Given the complexity of neural networks, many of the explicit optimization algorithms are not applicable. And we implement four DRO methods in an “approximate” way, including:

\(\chi^2\)-DRO;
CVaR-DRO;
Wasserstein DRO: we approximate it via adversarial training;
Holistic Robust DRO.

Furthermore, the model architectures supported in dro include:

Linear Models;
Vanilla MLP;
AlexNet;
ResNet18.

And the users could also use their own model architecture (please refer to the update function in BaseNNDRO).

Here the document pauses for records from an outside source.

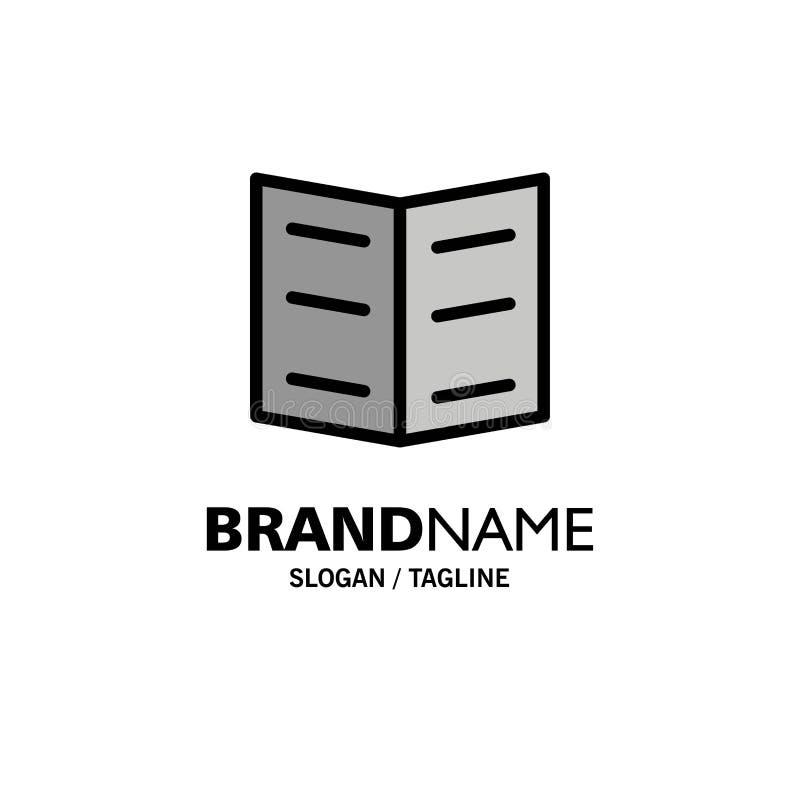 Boek, Referentie, Onderwijszaken Logo Template vlakke kleur vector illustratie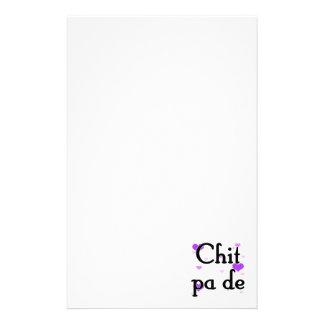 PA de - birmano del Chit - te amo (3) Purple Heart Papeleria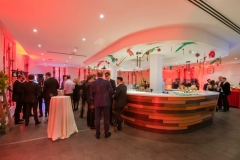 No.11-Cavendish-Square-Christmas-Venue-Photography-9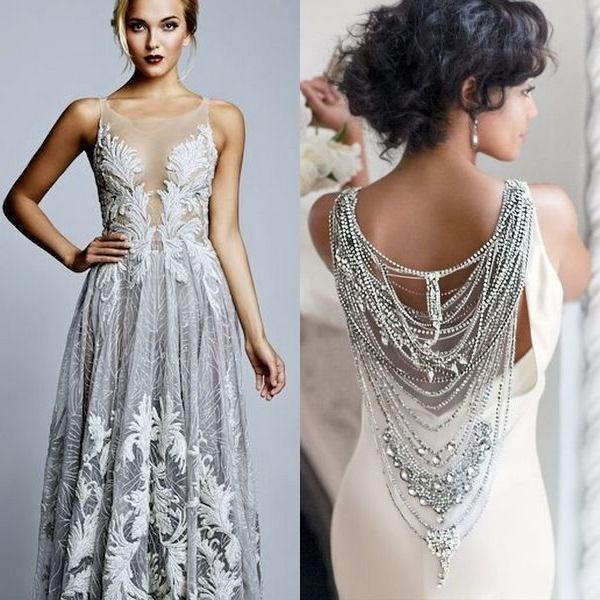 Необычный оттенок свадебного платья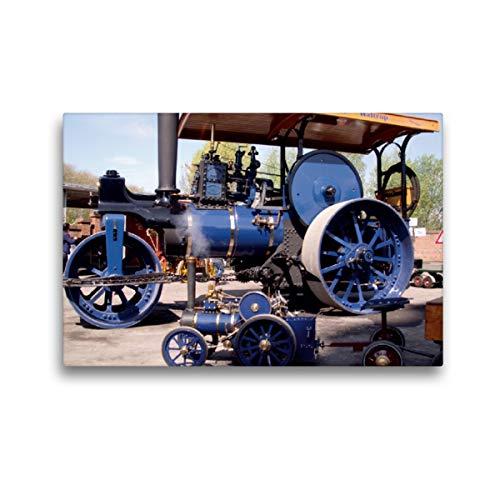 CALVENDO Premium Textil-Leinwand 45 x 30 cm Quer-Format Dampffahrzeuge, Leinwanddruck von Uwe Bernds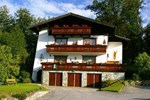 Апартаменты Haus Strutzenberger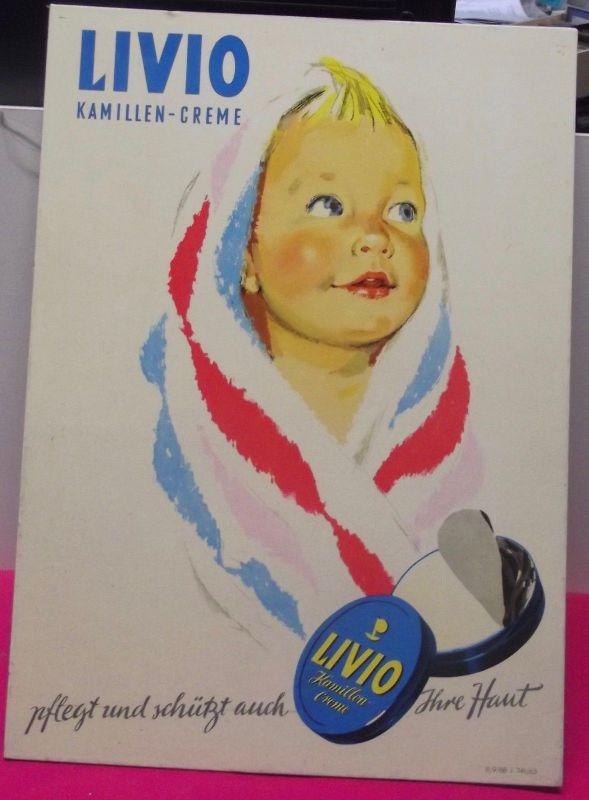 Original DDR Reklame Papp Verkaufsaufsteller Livio Kamillen Creme 60er Jahre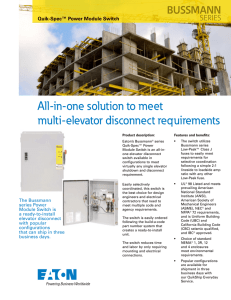 All-in-one solution to meet multi-elevator disconnect requirements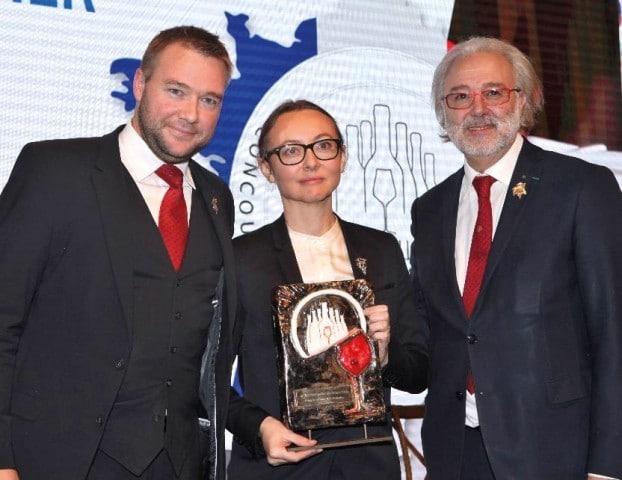 Pascaline Lepeltier Meilleur Sommelier de France 2018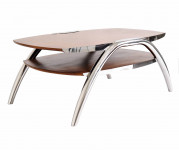 0000 - Table Basse Design bois et INOX REF IXTBB49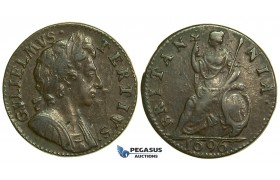 "K26, Great Britain, William III, Farthing 1696, Small ""B"" in Britannia, GVF-EF"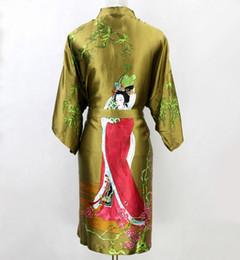 Bata de mujer kimono verde online-Venta al por mayor- Nueva venta caliente verde de las mujeres de seda Kimono Batas Vestido de noche desgaste YF7055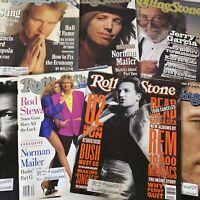 (7) Vtg Rolling Stone Magazines 1990's Musicians Rock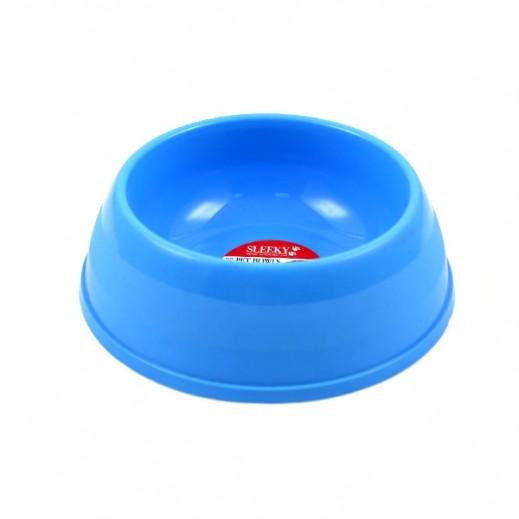 Sleeky Plastic Pet Bowl Medium For Dog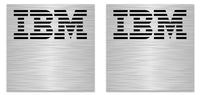 "IBM Model M 0.94""x0.94"" Brushed Silver Effect Sticker Logo (Lot of 2)"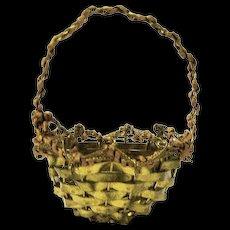 Miniature Vintage Woven Brass  Basket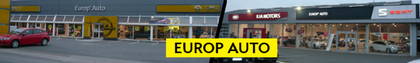 Concessionnaire EUROP AUTO
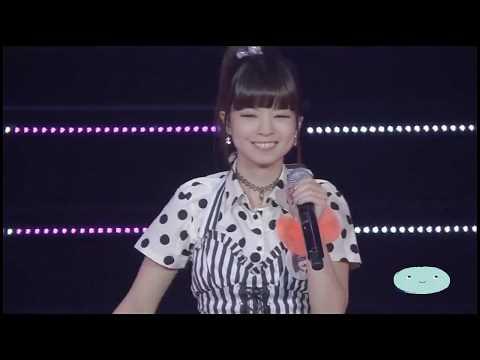 HARUNA LUNA :: Q&A リサイタル LIVE YOKOHAMA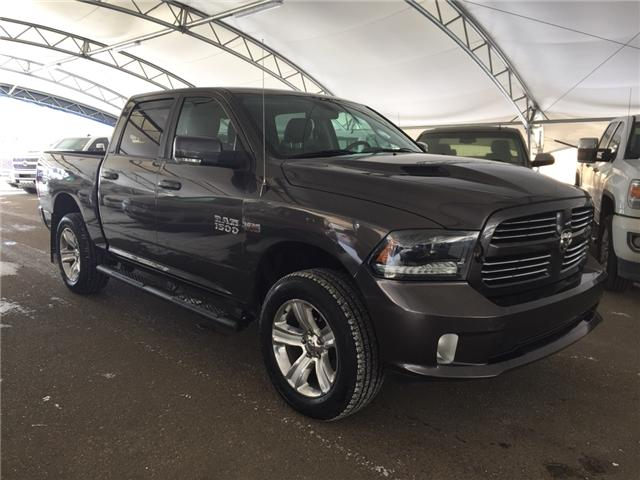 2015 RAM 1500 Sport (Stk: 169422) in AIRDRIE - Image 1 of 18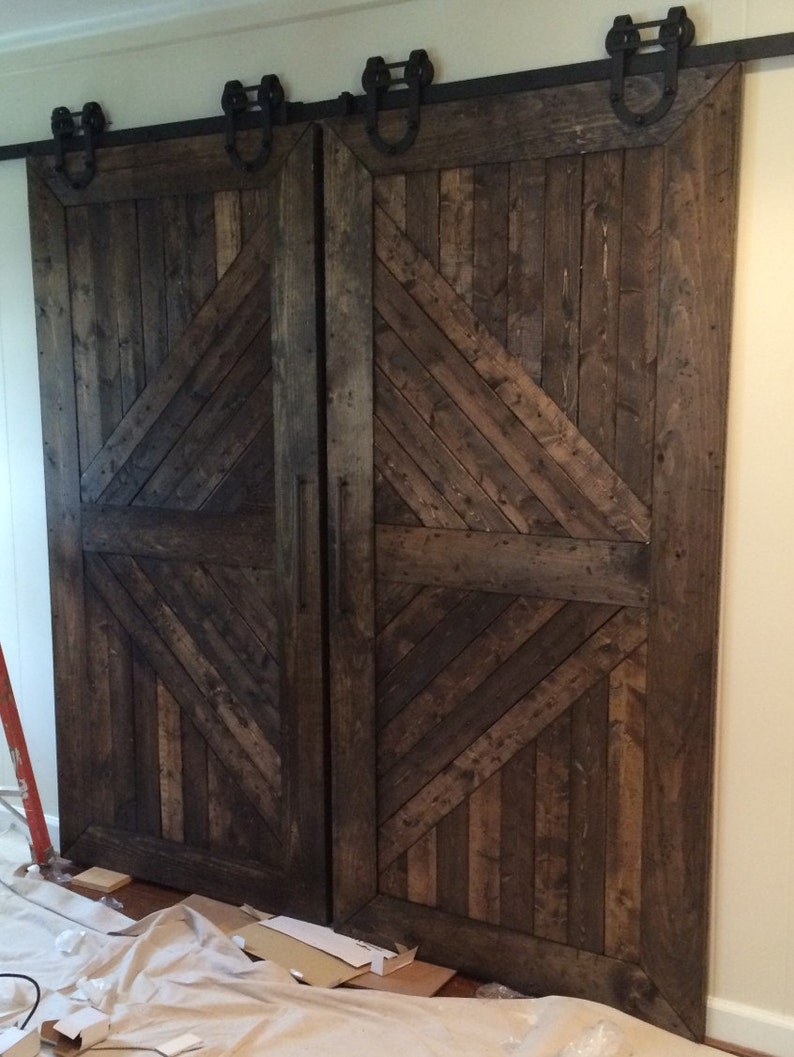 Custom Made Handmade Wooden Interior Rustic Sliding Barn Doors Etsy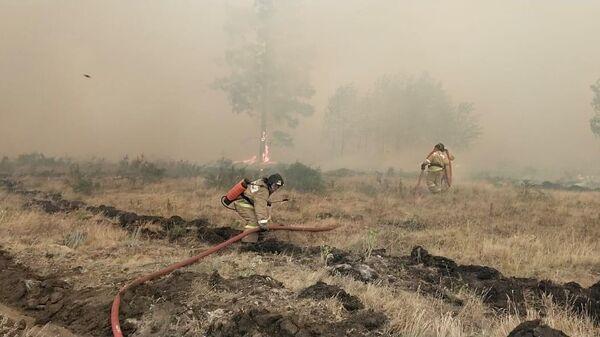 Природные пожары в Челябинской области в июле 2021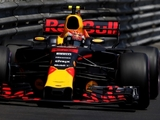 Horner: Verstappen understood strategy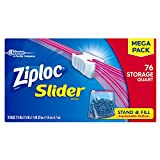 Ziploc Slider Storage Bag Quart, 76 Count (Pack of 9)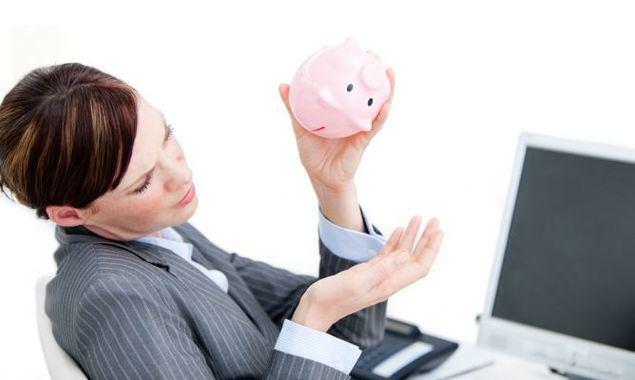 ¿Debería pedir un préstamo ahora?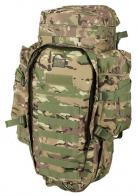 Рюкзак для ружья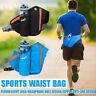 Sport Water Bottle Holder Belt Bag for Running Cycling Jogging Waist Pack Pouch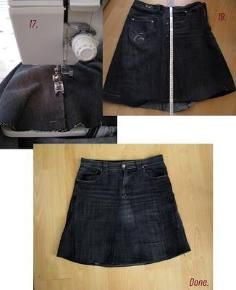 DIY Tutorial DIY jeans refashion / DIY Old Jeans Skirt - Bead&Cord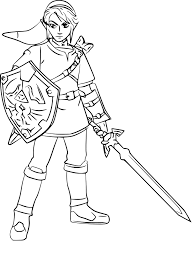 Small Picture The legend of zelda coloring pages link ColoringStar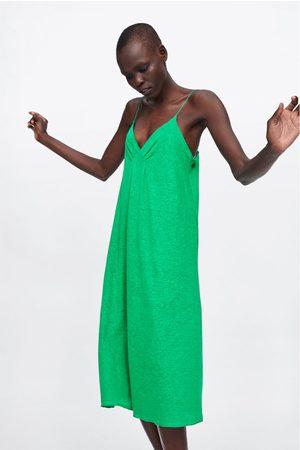 Zara Lněné šaty na ramínka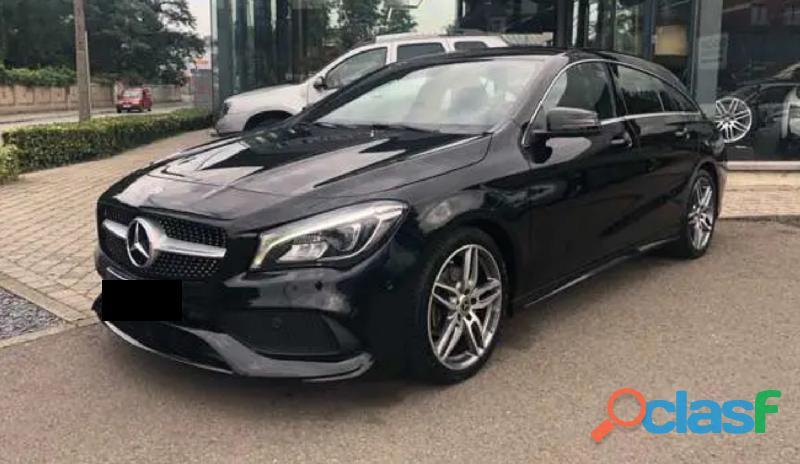 Mercedes Benz CLA 180 d S.W. Automatic Business 2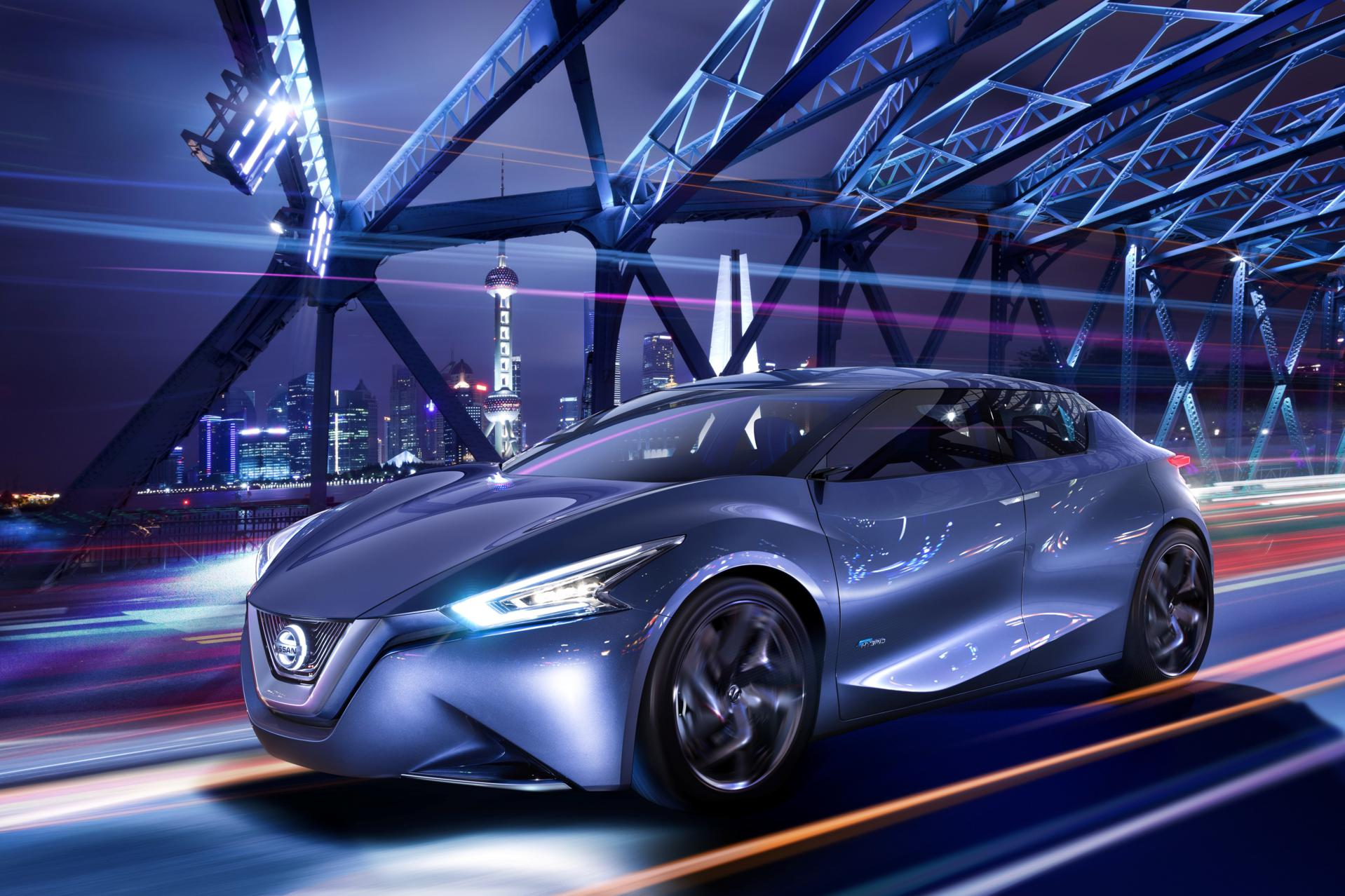 Nissan Friend-Me Concept Car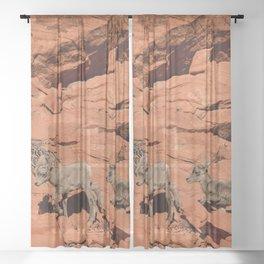 4909 - Twin Baby Desert Bighorn Sheep Sheer Curtain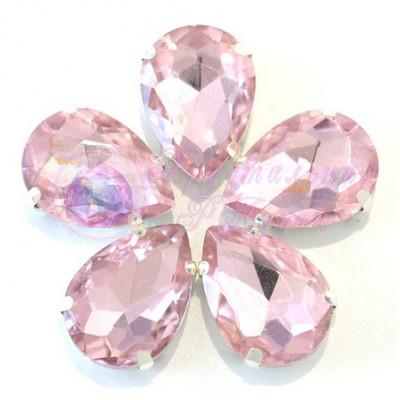 Капли Pink 10x14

Approximate Fitting: Tree-based Ensemble DRO¶

Due to the popular use of tree-based ensemble models in many applciations, we implement two DRO methods in an “approximate” way as a preliminary setting, including:

KL-DRO
CVaR-DRO
Chi2-DRO

The current model architectures of \(f(X)\) supported in dro include:

LightGBM
XGBoost

Evaluation¶

In some of linear DRO models, we provide additional interfaces for understanding the worst-case model performance (refer to the worst_distribution function in each derivative DRO) and evaluating the true model performance in terms of the true MSE estimated from the fitted data (refer to evaluate function in BaseLinearDRO).

Reference¶

Daniel Kuhn, Soroosh Shafiee, and Wolfram Wiesemann. Distributionally robust optimization. arXiv preprint arXiv:2411.02549, 2024.